My thoughts on today’s workout:
  1. I always feel like I’m swimming so much faster than I really am. 🙂
  2. I really don’t know what I am capable of for the swim.  I know what “all-out” is for running, but no idea for swimming.  I don’t think I’ve ever gone all-out.
  3. Focus and positive thinking is really important under water.
  4.  I wish I could do flip-turns.
  5. I wonder how fast I can get?

My coach – preview

whistle“There is hardly anything you can’t do if you have, and you nurture, the proper support systems.  Don’t lower the goal, increase your support.” ~Jim Hayhurst Sr

I have my new, big goal – competing strongly at the 2014 USA Triathlon Age Group National Championships – Olympic Distance. Now I need to increase my support and hire the right coach to help me achieve my goal. I’ve connected with Kelsey Abbot and finally returned my Athlete History form to her (after stalling for weeks). I sent her my goals, yesterday, and here’s her awesome response:

“I think top 25/worlds’ qualifier at nationals is awesomely outrageous–a challenge obviously, but if a human being can go from a couple cells to a human-like clump of cells to cells that function to cells that function on their own in 9 months and 1 week, then dammit, you can drop a chunk of time for an olympic in the same amount of time. I can work with you if you can accept the following: 1.) every race is different so times may or may not be comparable and 2) we can’t control where you end up placing because we can’t control how other people do, but we can turn you into a superhero.”

“1.) every race is different so times may or may not be comparable” – Yes, I’m flexible in my mindset to allow for the surprise uphill swim, random summer blizzard, or sneaky ninja ambushes. These races may not give me a PR, but they certainly make for great stories.
“2) we can’t control where you end up placing because we can’t control how other people do, but we can turn you into a superhero.”- YES!  This is a VERY important to me – because I’m not really motivated by besting other people. I am VERY good at focusing on my own goals and running my own race. It makes me feel smarter on race day to follow my plan. If I meet my time goal and don’t wind up placing well, I rarely care. (OK, If it’s close, then I do replay the day over & over and second guess everything for a few days.)
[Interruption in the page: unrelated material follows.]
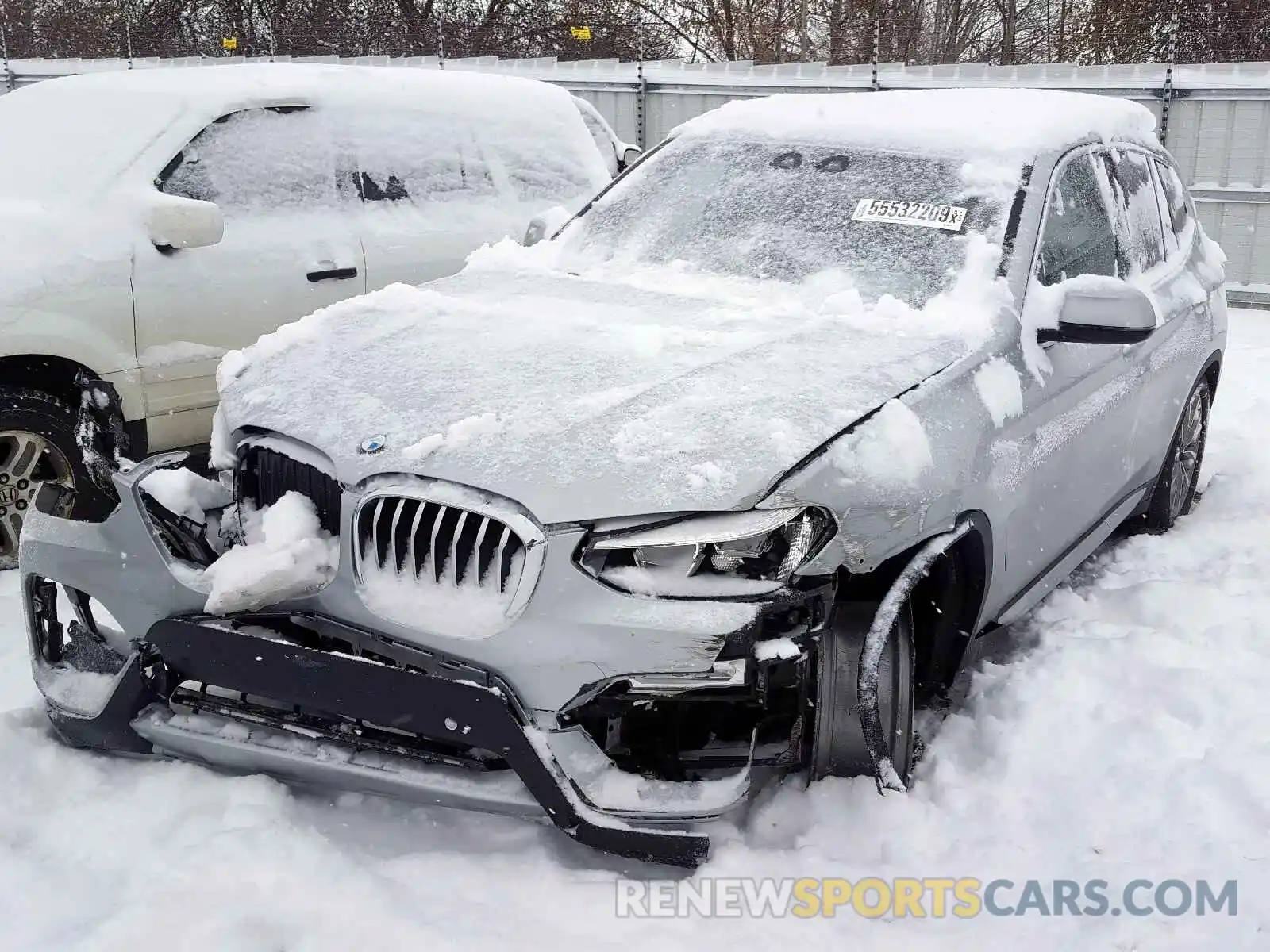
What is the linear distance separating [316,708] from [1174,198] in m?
4.16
I don’t know if you watched the World Series, but here’s my analogy…In game 1, David Ortiz hit a grand slam home run.  Carlos Beltran reached over the wall and into the bullpen and caught the ball outside of the park. So, the result wasn’t a home run and David Ortiz still hit a home run.  My goal is to hit the home run.

Yup, I found the right coach for me.

updated: my coach is this awesome! Click here to see a picture of Kelsey winning 2013 Rev3 Venice Olympic Distance.

Step 1. Commit

commit buttonI’m an advocate of thoughtful goal setting & planning.
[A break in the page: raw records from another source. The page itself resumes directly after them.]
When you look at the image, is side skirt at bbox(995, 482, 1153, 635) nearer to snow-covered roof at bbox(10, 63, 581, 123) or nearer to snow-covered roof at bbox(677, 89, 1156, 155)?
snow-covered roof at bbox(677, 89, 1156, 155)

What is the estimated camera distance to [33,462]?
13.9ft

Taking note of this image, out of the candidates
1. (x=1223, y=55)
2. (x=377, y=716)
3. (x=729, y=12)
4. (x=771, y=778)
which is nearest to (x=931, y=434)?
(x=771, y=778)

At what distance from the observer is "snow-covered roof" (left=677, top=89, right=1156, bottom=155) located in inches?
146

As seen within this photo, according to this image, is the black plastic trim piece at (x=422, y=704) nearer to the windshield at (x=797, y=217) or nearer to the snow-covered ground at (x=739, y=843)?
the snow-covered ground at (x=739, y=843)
Everyday I work with business  leaders to help them identify and develop meaningful and achievable goals.   This is the core of my  professional success.  I know this like I know the sun will come up later this morning.

And yet…here I am (again).  I’ve started another massive challenge just by clicking on a submit button.  Before giving myself the chance to think through the goal, potential plans to reach my goal, or even what the first step might be, I have committed.   I have “taken a flyer.”  I am now registered for the 2014 USA Triathlon National Championships – Olympic Distance.
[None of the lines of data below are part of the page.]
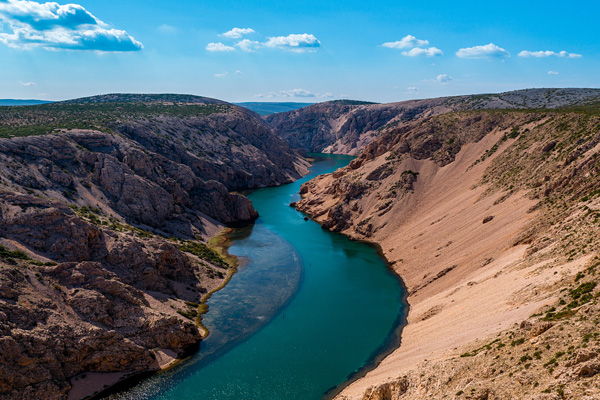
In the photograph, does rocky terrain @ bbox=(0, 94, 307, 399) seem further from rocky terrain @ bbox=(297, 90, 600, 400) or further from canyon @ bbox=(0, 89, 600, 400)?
rocky terrain @ bbox=(297, 90, 600, 400)

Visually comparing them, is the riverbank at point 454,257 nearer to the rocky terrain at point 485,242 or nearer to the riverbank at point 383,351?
the rocky terrain at point 485,242

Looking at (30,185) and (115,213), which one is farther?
(115,213)

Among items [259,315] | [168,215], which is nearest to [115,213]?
Result: [168,215]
It’s not the first time.  I have no doubt that it won’t be the last.  And I am even more sure that at some point during this challenge I will utter my signature phrase, “it seemed like a good idea at the time.”

I don’t advocate “the flyer” with my clients, but it’s often an effective way for me to start a new personal challenge.  As a thinker, it moves me into action without the distraction of research, analysis, deliberation, etc.  It’s a move from the gut with a lot of faith that the details will come together once I’ve made the commitment.

inTent is where I will capture and share my experiences of all of the elements related to taking on this bold/audacious goal.  Welcome to the tent.